Crowing about your victory over a legendary hero who arrived half-dead to your fight because he took a nuke to the face saving twenty million people doesn't make you a hero. It just makes you the strongest guy in the room.
|But if it makes you forget about all your dead Robins and your performance problems with Selina, I guess it's worth it, eh, Bruce?|
And the actual Avengers review:
(This part has some SPOILERS)
(This part has some SPOILERS)
First, stuff I liked. Thor twirled his hammer before he flew. That was awesome. Mark Ruffalo's performance was great. (“I got low. I didn't see a way out. So I put a bullet in my mouth and the other guy spit it out.") I'd like to see him return for another Hulk movie, but my friend Eric made the quip that actors playing Banner are like Defense against the Dark Arts teachers, which was quite a bit funnier than anything in the movie. And Harry Dean Stanton was great. Agent Coulson was pretty awesome, as always.

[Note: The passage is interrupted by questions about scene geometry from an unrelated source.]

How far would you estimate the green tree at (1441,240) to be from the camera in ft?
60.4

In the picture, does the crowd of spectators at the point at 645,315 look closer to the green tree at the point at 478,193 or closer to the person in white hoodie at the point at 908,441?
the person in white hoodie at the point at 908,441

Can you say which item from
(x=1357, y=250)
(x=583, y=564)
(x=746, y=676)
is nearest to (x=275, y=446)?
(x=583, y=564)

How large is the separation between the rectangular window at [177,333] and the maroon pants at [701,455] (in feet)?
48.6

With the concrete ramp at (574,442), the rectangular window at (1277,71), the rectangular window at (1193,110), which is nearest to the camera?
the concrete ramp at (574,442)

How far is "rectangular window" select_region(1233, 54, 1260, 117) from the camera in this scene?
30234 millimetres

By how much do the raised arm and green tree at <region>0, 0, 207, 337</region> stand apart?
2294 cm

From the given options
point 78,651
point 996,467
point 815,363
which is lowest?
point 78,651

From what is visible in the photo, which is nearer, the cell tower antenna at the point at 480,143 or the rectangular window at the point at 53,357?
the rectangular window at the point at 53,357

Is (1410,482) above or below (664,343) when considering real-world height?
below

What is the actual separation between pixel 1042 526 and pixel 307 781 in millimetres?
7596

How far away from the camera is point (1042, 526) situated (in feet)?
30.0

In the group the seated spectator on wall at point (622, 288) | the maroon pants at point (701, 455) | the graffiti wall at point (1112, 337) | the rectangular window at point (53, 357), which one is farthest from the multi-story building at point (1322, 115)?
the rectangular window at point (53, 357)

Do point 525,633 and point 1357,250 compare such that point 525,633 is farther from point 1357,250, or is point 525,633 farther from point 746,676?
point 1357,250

It was, much like most of Whedon's work, competently crafted from a technical standpoint, though with a budget of a quarter billion dollars, I would hope it would be. I chuckled once or twice during the movie, (I liked the "Shakespeare in the Park" line), but I chuckle once or twice during just about any movie.

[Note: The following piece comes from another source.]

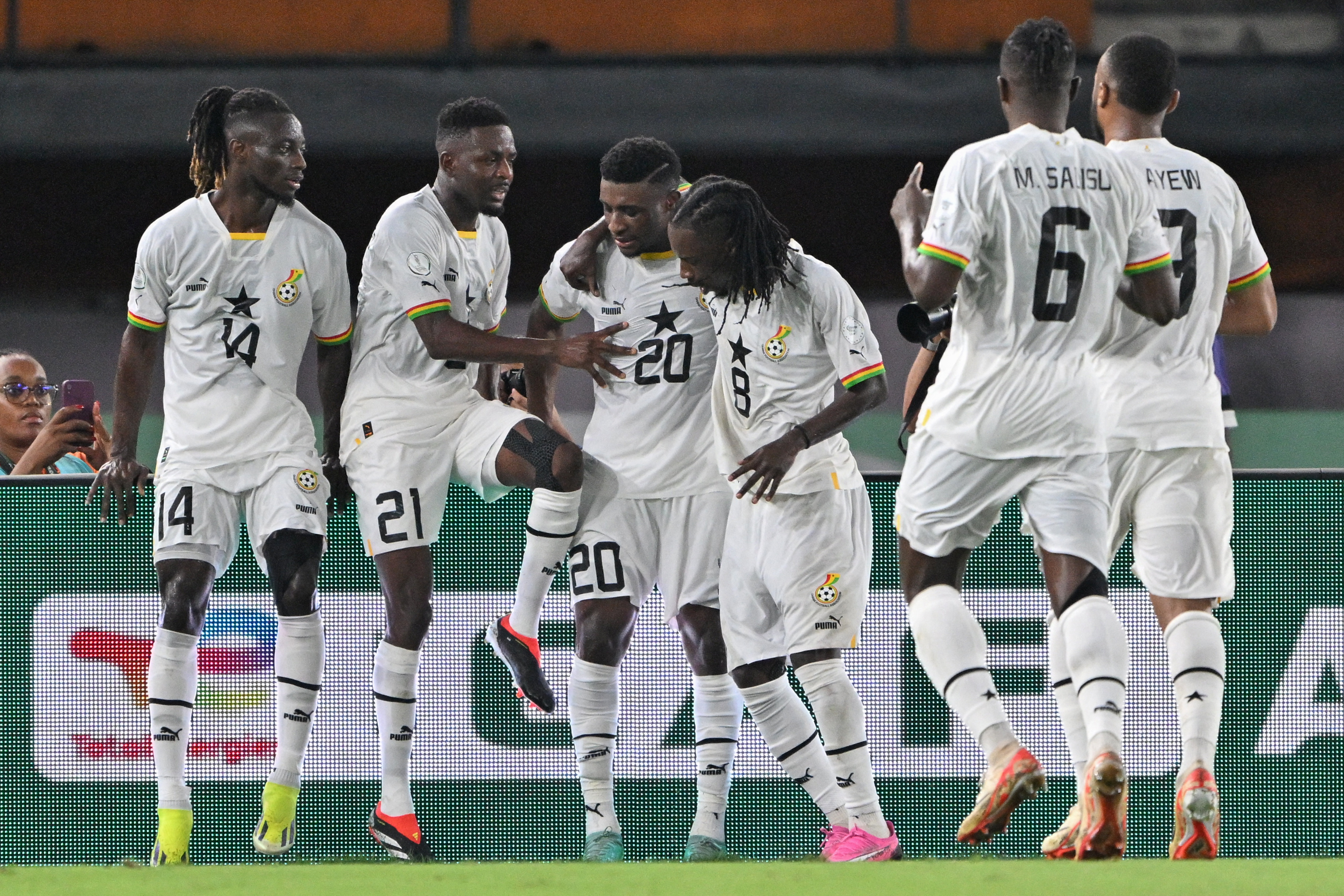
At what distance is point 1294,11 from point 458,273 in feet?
24.4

Stuff I didn't like. The characters often missed their beats when delivering a stinger, the writing was mostly flat. "As of now, we are at war." Is this what they mean by Joss Whedon's good writing? Or is it when they call the heroes "freaks"? Because that's not tired at all. Samuel L. Jackson can usually be relied upon to give a solid performance, but it feels like he was just phoning it in here. Another blog quipped that he's become the black Christopher Walken.

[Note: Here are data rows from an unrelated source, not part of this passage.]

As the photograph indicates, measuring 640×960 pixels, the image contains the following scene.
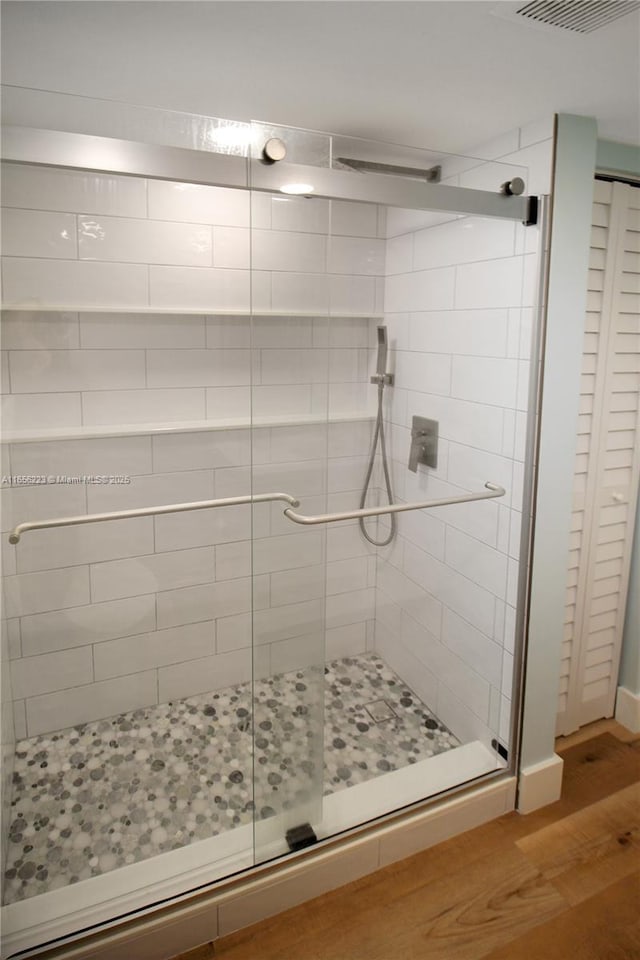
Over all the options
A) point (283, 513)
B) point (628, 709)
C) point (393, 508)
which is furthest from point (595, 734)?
point (283, 513)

As I mentioned above and elsewhere, it's a distillation of Whedon's personal style. The people who like it happen to be vocal about it. I happen not to like it, for the reasons I outlined above.
The casting was.....questionable. Aunt Robin did not make a great Maria Hill. Particularly egregious was, in the aftermath of an attack, she's sitting with pursed lips as a medic swabs the mild scrapes on her face, when, in other parts of the carrier, bodies are being carted off.
Scarlett Johansson was excellent back in her Ghost World days, and increasingly, she's just like a mannequin with a good agent. I've seen reviews that praised her performance, but I don't know movie they were watching.
Whedon loves his heroes and is entirely dismissive of his villains. Hawkeye can't hit a damn thing when he's evil and suddenly turns into, well, Hawkeye, when he's not.
Loki, the villain of the piece, blunders into every trap there is, from the "catch the exploding arrow" trap to "the throw Tony Stark out the window when you've given him ample time to get ready for it" one, and gets schooled by not only Thor, the Black Widow, the Hulk, Cap, and Iron Man but also an elderly man in Germany, which goes back to what I said about Whedon's characters picking fights below their weight class.
|It took you two and a half hours to beat this guy? Really?|
|I'm a loner, Dottie. A rebel.|
Also, Thanos looked like a skinny purple skrull. That was terrible.
Final Grade: C, not terrible, but fantastically overrated, much like most of Whedon's work.